» **Reading passage**
When I was at the LA SID One Day conference, I stopped by Big Screen Beyond to try out their headset. I wore Big Screen’s headset for over 2 hours and didn’t have any of the discomfort issues I had with the AVP. With the AVP, my eyes start bothering me after about 1/2 hours and are pretty sore by 1 hour. There are likely two major factors: one is that the AVP is applying pressure to the forehead, and the other is that something is not working right optically with the AVP.

Big Screen Beyond has a silicon gel-like custom interface that is 3-D printed based on a smartphone face scan. Like the AVP, they have magnetic prescription inserts. While the Big Screen Beyond was much more comfortable, the face interface has a large contact area with the face. While not that uncomfortable, I would like something that breathed more. When you remove the headset, you can feel the preparation evaporating from where the interface was contacting your face. I can’t imagine anyone wearing makeup being happy (the same with the with the AVP or any headset that presses against the face).

On a side note, I was impressed by Big Screen Beyond’s statement that it is cash flow positive. It is a sign that they are not wildly spending money on frills and that they understand the market they are serving. They are focused on serving dedicated VR gamers who want to connect the headset to a powerful computer.

Related to the Big Screen Beyond interface, a tip I picked up on Reddit is that you can use a silicon face pad made for the Meta Quest 2 or 3 on the AVP’s face interface (see above right). The silicon face pad gives some grip to the face interface and reduces the pressure required to hold the AVP steady. The pad adds about 1mm, but it so happens that I had recently swapped my original AVP face interface for one that is 5mm shorter. Now, I barely need to tighten the headband. A downside to the silicon pad, like the Big Screen Beyond, is that it more or less forms a seal with your face, and you can feel the perspiration evaporating when you remove it.

13:16 Some Basic AVP Information

In the video, I provide some random information about the AVP. I wanted to go into detail here about the often misquoted brightness of the AVP.

I started by saying that I have read or watched many people state that the AVP is much brighter than the Meta Quest 3 (MQ3) or Meta Quest Pro (MQP). They are giving ridiculously high brightness/nits values for the AVP. As I reported in my March 7th, 2024, comments in the article Apple Vision Pro’s Optics Blurrier & Lower Contrast than Meta Quest 3, the AVP outputs to the eye about 100 nits and is only about 5-10% brighter than the MQ3 and ~20% less than the MQP.

I will explain how this came about in the Appendix at the end. And to this day, if you do a Google search (captured below), it will prominently state that the AVP has a “50-fold improvement over the Meta’s Quest 2, which hits just 100 nits,” citing MIT Technology Review.

Nits are tricky to measure in a headset without the right equipment, and even then, they vary considerably from the center (usually the highest to the periphery).

» **Listed entries**
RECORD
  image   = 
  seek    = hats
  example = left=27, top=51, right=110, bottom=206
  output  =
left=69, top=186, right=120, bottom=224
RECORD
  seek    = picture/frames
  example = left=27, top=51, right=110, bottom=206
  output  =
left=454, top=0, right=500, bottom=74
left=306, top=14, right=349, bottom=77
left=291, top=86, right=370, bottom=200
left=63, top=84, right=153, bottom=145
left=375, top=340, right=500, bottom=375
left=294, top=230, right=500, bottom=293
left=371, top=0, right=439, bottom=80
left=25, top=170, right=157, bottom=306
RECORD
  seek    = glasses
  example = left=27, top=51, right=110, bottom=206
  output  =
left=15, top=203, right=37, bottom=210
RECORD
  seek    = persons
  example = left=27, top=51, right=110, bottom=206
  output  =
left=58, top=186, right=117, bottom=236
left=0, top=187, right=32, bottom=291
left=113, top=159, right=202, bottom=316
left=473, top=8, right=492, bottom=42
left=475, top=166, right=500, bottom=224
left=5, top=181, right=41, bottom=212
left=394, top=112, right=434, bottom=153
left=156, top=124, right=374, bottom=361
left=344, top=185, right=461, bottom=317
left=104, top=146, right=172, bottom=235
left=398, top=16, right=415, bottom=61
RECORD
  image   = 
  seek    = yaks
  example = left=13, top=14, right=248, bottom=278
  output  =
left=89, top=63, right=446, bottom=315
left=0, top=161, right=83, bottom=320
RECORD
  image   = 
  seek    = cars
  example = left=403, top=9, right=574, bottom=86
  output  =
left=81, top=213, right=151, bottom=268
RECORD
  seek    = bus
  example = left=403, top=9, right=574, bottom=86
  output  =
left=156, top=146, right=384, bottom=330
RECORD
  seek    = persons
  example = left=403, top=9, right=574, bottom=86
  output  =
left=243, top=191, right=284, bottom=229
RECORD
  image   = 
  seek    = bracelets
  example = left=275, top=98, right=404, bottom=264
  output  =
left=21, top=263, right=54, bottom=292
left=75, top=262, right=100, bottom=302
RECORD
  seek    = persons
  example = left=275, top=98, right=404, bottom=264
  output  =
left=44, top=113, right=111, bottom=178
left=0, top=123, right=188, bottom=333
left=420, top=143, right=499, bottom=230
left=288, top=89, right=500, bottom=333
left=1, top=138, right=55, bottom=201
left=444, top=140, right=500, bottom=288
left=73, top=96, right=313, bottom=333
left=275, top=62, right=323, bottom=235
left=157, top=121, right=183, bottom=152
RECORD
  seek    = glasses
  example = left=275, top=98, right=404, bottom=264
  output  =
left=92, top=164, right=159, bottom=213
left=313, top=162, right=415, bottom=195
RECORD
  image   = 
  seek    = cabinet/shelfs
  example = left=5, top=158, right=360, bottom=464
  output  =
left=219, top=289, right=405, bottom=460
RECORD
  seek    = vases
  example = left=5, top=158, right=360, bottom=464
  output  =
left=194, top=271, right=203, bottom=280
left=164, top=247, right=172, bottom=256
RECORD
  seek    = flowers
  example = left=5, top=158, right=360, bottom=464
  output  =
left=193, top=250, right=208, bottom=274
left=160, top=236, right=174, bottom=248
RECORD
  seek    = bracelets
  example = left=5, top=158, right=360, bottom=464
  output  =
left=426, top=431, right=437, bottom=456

» **Given exercise**
Write out the part of the headset text starting with "When I was at" and going on through "optically with the AVP.", word for word. The entries are separate material with no connection to the headset text.

» **Right answer**
When I was at the LA SID One Day conference, I stopped by Big Screen Beyond to try out their headset. I wore Big Screen’s headset for over 2 hours and didn’t have any of the discomfort issues I had with the AVP. With the AVP, my eyes start bothering me after about 1/2 hours and are pretty sore by 1 hour. There are likely two major factors: one is that the AVP is applying pressure to the forehead, and the other is that something is not working right optically with the AVP.